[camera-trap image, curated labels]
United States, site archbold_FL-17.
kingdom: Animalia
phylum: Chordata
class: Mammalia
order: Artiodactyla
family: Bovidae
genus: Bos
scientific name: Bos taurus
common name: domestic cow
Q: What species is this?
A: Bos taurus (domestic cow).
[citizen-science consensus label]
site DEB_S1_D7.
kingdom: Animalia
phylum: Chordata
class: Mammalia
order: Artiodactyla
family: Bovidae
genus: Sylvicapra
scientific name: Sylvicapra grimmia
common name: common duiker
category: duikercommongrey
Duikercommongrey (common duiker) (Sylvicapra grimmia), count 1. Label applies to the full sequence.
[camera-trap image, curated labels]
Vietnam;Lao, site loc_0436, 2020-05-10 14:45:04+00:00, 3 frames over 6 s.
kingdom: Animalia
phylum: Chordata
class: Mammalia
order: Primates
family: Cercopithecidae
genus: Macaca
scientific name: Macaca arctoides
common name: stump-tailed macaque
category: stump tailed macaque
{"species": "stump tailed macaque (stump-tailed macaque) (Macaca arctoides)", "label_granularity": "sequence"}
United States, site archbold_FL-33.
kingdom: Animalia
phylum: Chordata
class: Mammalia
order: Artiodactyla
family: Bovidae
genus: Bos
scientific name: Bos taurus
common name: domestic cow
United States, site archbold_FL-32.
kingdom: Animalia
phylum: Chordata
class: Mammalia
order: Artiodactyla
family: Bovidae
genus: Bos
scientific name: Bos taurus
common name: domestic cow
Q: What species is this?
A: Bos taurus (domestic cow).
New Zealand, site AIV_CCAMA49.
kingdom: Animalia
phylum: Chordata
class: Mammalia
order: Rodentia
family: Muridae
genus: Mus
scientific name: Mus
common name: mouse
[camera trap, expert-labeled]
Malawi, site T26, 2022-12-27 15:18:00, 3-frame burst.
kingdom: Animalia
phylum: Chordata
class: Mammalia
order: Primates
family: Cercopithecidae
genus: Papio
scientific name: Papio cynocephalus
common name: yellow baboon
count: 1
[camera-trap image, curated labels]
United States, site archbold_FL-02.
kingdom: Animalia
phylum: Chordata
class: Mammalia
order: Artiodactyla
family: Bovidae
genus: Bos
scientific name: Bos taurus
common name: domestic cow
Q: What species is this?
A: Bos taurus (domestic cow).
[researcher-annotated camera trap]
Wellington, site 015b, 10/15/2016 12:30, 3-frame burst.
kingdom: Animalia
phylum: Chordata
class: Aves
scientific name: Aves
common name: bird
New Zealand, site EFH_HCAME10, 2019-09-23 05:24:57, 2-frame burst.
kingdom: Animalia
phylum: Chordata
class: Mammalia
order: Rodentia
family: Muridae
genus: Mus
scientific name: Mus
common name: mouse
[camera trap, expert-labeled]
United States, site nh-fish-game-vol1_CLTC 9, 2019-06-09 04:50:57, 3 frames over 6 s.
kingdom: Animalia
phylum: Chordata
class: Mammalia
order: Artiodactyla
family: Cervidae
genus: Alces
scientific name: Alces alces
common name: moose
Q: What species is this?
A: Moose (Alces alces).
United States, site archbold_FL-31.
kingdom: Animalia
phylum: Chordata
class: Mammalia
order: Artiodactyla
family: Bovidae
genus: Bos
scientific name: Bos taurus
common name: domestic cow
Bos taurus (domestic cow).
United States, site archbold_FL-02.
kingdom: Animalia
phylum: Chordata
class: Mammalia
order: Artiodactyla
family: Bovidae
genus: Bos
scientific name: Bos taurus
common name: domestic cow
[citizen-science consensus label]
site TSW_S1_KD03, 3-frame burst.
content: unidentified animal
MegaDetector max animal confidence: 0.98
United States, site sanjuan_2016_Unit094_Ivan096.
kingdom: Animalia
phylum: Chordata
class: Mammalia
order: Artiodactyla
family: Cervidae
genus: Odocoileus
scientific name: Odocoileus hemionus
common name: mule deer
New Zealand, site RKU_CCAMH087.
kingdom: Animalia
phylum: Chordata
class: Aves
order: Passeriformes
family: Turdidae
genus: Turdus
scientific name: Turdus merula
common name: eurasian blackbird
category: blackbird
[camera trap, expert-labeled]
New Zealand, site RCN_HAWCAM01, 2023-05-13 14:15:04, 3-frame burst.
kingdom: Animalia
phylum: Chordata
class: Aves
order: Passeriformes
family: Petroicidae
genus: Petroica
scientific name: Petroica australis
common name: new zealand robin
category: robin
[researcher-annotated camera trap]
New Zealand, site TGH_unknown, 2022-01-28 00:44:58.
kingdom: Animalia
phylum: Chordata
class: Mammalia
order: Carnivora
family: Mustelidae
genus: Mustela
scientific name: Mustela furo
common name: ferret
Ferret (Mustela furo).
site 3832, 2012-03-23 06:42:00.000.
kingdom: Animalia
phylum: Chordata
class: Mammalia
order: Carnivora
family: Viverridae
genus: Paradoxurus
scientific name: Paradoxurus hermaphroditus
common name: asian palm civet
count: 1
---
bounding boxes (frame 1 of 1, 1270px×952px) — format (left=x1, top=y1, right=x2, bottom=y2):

------------------------------------------------------------

**YOUR OBJECTIVE:** Output all records verbatim.

**EXERCISE RESULT:**
[camera-trap image, curated labels]
United States, site archbold_FL-17.
kingdom: Animalia
phylum: Chordata
class: Mammalia
order: Artiodactyla
family: Bovidae
genus: Bos
scientific name: Bos taurus
common name: domestic cow
Q: What species is this?
A: Bos taurus (domestic cow).
[citizen-science consensus label]
site DEB_S1_D7.
kingdom: Animalia
phylum: Chordata
class: Mammalia
order: Artiodactyla
family: Bovidae
genus: Sylvicapra
scientific name: Sylvicapra grimmia
common name: common duiker
category: duikercommongrey
Duikercommongrey (common duiker) (Sylvicapra grimmia), count 1. Label applies to the full sequence.
[camera-trap image, curated labels]
Vietnam;Lao, site loc_0436, 2020-05-10 14:45:04+00:00, 3 frames over 6 s.
kingdom: Animalia
phylum: Chordata
class: Mammalia
order: Primates
family: Cercopithecidae
genus: Macaca
scientific name: Macaca arctoides
common name: stump-tailed macaque
category: stump tailed macaque
{"species": "stump tailed macaque (stump-tailed macaque) (Macaca arctoides)", "label_granularity": "sequence"}
United States, site archbold_FL-33.
kingdom: Animalia
phylum: Chordata
class: Mammalia
order: Artiodactyla
family: Bovidae
genus: Bos
scientific name: Bos taurus
common name: domestic cow
United States, site archbold_FL-32.
kingdom: Animalia
phylum: Chordata
class: Mammalia
order: Artiodactyla
family: Bovidae
genus: Bos
scientific name: Bos taurus
common name: domestic cow
Q: What species is this?
A: Bos taurus (domestic cow).
New Zealand, site AIV_CCAMA49.
kingdom: Animalia
phylum: Chordata
class: Mammalia
order: Rodentia
family: Muridae
genus: Mus
scientific name: Mus
common name: mouse
[camera trap, expert-labeled]
Malawi, site T26, 2022-12-27 15:18:00, 3-frame burst.
kingdom: Animalia
phylum: Chordata
class: Mammalia
order: Primates
family: Cercopithecidae
genus: Papio
scientific name: Papio cynocephalus
common name: yellow baboon
count: 1
[camera-trap image, curated labels]
United States, site archbold_FL-02.
kingdom: Animalia
phylum: Chordata
class: Mammalia
order: Artiodactyla
family: Bovidae
genus: Bos
scientific name: Bos taurus
common name: domestic cow
Q: What species is this?
A: Bos taurus (domestic cow).
[researcher-annotated camera trap]
Wellington, site 015b, 10/15/2016 12:30, 3-frame burst.
kingdom: Animalia
phylum: Chordata
class: Aves
scientific name: Aves
common name: bird
New Zealand, site EFH_HCAME10, 2019-09-23 05:24:57, 2-frame burst.
kingdom: Animalia
phylum: Chordata
class: Mammalia
order: Rodentia
family: Muridae
genus: Mus
scientific name: Mus
common name: mouse
[camera trap, expert-labeled]
United States, site nh-fish-game-vol1_CLTC 9, 2019-06-09 04:50:57, 3 frames over 6 s.
kingdom: Animalia
phylum: Chordata
class: Mammalia
order: Artiodactyla
family: Cervidae
genus: Alces
scientific name: Alces alces
common name: moose
Q: What species is this?
A: Moose (Alces alces).
United States, site archbold_FL-31.
kingdom: Animalia
phylum: Chordata
class: Mammalia
order: Artiodactyla
family: Bovidae
genus: Bos
scientific name: Bos taurus
common name: domestic cow
Bos taurus (domestic cow).
United States, site archbold_FL-02.
kingdom: Animalia
phylum: Chordata
class: Mammalia
order: Artiodactyla
family: Bovidae
genus: Bos
scientific name: Bos taurus
common name: domestic cow
[citizen-science consensus label]
site TSW_S1_KD03, 3-frame burst.
content: unidentified animal
MegaDetector max animal confidence: 0.98
United States, site sanjuan_2016_Unit094_Ivan096.
kingdom: Animalia
phylum: Chordata
class: Mammalia
order: Artiodactyla
family: Cervidae
genus: Odocoileus
scientific name: Odocoileus hemionus
common name: mule deer
New Zealand, site RKU_CCAMH087.
kingdom: Animalia
phylum: Chordata
class: Aves
order: Passeriformes
family: Turdidae
genus: Turdus
scientific name: Turdus merula
common name: eurasian blackbird
category: blackbird
[camera trap, expert-labeled]
New Zealand, site RCN_HAWCAM01, 2023-05-13 14:15:04, 3-frame burst.
kingdom: Animalia
phylum: Chordata
class: Aves
order: Passeriformes
family: Petroicidae
genus: Petroica
scientific name: Petroica australis
common name: new zealand robin
category: robin
[researcher-annotated camera trap]
New Zealand, site TGH_unknown, 2022-01-28 00:44:58.
kingdom: Animalia
phylum: Chordata
class: Mammalia
order: Carnivora
family: Mustelidae
genus: Mustela
scientific name: Mustela furo
common name: ferret
Ferret (Mustela furo).
site 3832, 2012-03-23 06:42:00.000.
kingdom: Animalia
phylum: Chordata
class: Mammalia
order: Carnivora
family: Viverridae
genus: Paradoxurus
scientific name: Paradoxurus hermaphroditus
common name: asian palm civet
count: 1
---
bounding boxes (frame 1 of 1, 1270px×952px) — format (left=x1, top=y1, right=x2, bottom=y2):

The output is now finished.